Answer
(a) $E = 0$
(b) $E = 1.22 \times 10^{8} \mathrm{N} / \mathrm{C} $
(c) $E = 3.64 \times 10^{7} \mathrm{N} / \mathrm{C} $
Work Step by Step
(a) The electric field inside any conductor is zero due to no excess charge inside the conductor.

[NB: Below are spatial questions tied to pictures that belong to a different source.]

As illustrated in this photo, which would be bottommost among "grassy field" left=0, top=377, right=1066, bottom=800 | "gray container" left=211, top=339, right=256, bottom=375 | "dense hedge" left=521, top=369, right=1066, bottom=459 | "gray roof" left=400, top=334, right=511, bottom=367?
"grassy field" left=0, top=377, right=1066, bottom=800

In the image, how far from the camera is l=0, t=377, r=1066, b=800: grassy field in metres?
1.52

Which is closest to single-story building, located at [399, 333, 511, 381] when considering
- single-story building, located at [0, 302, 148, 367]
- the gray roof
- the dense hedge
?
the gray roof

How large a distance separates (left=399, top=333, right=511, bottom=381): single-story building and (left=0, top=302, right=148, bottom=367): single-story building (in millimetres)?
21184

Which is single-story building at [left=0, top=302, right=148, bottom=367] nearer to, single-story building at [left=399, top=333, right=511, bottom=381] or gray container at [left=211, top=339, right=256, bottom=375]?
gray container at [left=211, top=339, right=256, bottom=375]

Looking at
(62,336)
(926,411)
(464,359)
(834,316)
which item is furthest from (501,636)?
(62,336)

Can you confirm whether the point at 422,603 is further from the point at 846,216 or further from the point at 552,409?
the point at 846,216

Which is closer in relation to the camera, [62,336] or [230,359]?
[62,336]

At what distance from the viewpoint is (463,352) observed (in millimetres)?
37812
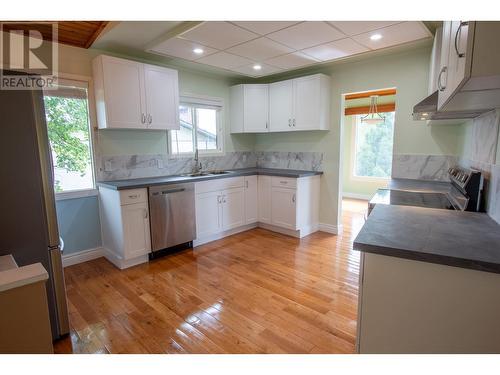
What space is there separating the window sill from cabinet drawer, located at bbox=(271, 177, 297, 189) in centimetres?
232

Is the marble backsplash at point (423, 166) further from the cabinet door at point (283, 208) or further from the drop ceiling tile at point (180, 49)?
the drop ceiling tile at point (180, 49)

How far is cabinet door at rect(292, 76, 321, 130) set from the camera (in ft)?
12.7

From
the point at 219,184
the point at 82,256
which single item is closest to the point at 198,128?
the point at 219,184

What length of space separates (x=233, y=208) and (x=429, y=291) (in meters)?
3.07

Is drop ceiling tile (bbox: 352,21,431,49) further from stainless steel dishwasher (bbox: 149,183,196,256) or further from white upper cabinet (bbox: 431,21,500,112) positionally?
stainless steel dishwasher (bbox: 149,183,196,256)

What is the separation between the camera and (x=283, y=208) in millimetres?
4012

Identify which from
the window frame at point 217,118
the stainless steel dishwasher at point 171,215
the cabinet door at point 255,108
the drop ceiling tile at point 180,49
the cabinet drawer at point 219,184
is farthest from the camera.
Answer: the cabinet door at point 255,108

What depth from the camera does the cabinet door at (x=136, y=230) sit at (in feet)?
9.83

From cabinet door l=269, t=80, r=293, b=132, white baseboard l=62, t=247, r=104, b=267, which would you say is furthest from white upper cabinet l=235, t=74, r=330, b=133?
white baseboard l=62, t=247, r=104, b=267

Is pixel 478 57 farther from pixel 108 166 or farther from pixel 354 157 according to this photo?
pixel 354 157

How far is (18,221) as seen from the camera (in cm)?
168

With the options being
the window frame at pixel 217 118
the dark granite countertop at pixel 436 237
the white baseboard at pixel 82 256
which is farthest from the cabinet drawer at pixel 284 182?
the white baseboard at pixel 82 256

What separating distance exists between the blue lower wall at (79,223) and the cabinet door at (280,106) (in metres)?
2.69
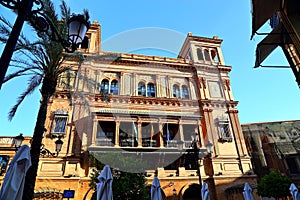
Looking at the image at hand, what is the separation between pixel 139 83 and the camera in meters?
19.9

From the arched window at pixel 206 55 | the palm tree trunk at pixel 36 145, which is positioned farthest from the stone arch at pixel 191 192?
the arched window at pixel 206 55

So, the electric field inside the sphere is zero
$$E = 0$$
(b) Outside the paint layer means at distance equal to the radius of the sphere $r = 12 cm /2 = 6 cm = 0.06 m$ and the elctric field at this disatnce is given by
\begin{aligned}
|E |&=\frac{1}{4 \pi \epsilon_{0}} \frac{|q|}{r^{2}} \\ &=\frac{1}{4 \pi \epsilon_{0}} \frac{\left|-49 \times 10^{-6} \mathrm{C}\right|}{(0.06 \mathrm{m})^{2}} \\ &=1.22 \times 10^{8} \mathrm{N} / \mathrm{C}
\end{aligned}
(c) The distance outside the sphere 5 cm will be added to the radius of the sphere and the new distance where the electric field is measured will be $r$ = 5 cm +6 cm = 11 cm = 0.11 m and the electric field will be
\begin{aligned}
|E| &=\frac{1}{4 \pi \epsilon_{0}} \frac{|q|}{r^{2}} \\
&=\frac{1}{4 \pi \epsilon_{0}} \frac{ |-49 \times 10^{-6} \mathrm{C}|}{(0.11 \mathrm{m})^{2}} \\
&=3.64 \times 10^{7} \mathrm{N} / \mathrm{C}
\end{aligned}